Planète

Morceaux de fusées, satellites en fin de vie, outils perdus par des astronautes Voilà le genre de débris spatiaux qui tournent autour de la Terre et qui risquent de polluer certaines orbites dans quelques décennies. Et il faut agir rapidement pour réduire le nombre de ces déchets. C’est ce qu’ont estimé jeudi des experts internationaux à l’issue d’une réunion en Allemagne. Ces objets sont les résidus des quelque 4 900 lancements effectués depuis le début de l’ère spatiale qui, sous l’effet de dislocations et collisions en chaîne, n’ont cessé de se multiplier.
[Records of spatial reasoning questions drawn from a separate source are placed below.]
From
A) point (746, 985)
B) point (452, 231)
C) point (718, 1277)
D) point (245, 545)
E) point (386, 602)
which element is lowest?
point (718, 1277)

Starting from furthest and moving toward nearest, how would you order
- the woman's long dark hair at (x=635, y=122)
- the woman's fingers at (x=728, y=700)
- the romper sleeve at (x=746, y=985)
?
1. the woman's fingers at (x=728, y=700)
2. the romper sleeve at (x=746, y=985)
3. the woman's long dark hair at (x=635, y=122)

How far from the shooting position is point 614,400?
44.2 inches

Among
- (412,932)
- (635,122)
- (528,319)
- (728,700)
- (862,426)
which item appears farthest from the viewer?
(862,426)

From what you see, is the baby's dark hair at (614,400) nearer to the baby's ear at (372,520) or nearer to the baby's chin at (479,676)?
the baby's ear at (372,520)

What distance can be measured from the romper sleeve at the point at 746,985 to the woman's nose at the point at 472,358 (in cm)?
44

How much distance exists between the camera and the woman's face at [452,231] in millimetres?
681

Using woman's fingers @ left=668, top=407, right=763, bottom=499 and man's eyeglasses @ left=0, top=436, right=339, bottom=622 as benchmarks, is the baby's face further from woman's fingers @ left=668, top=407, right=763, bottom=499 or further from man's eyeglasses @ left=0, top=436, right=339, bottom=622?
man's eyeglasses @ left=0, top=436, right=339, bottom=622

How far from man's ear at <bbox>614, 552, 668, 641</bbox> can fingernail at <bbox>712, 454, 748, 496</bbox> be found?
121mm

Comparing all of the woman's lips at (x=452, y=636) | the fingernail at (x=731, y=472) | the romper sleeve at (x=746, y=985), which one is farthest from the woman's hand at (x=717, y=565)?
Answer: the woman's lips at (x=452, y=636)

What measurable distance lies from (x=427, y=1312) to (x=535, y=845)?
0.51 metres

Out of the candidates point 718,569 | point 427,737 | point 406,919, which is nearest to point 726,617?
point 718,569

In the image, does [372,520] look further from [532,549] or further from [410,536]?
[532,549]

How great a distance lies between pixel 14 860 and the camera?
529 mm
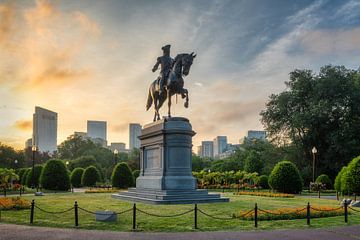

Depuis 1978, "leur nombre a triplé" avec "un risque de collision démultiplié", avertit le Dr Klinkrad, directeur du département des débris spatiaux à l’Agence spatiale européenne (ESA). "Il suffirait de quelques décennies pour qu’un tel environnement devienne instable", a-t-il souligné durant la 6e Conférence européenne sur les débris spatiaux.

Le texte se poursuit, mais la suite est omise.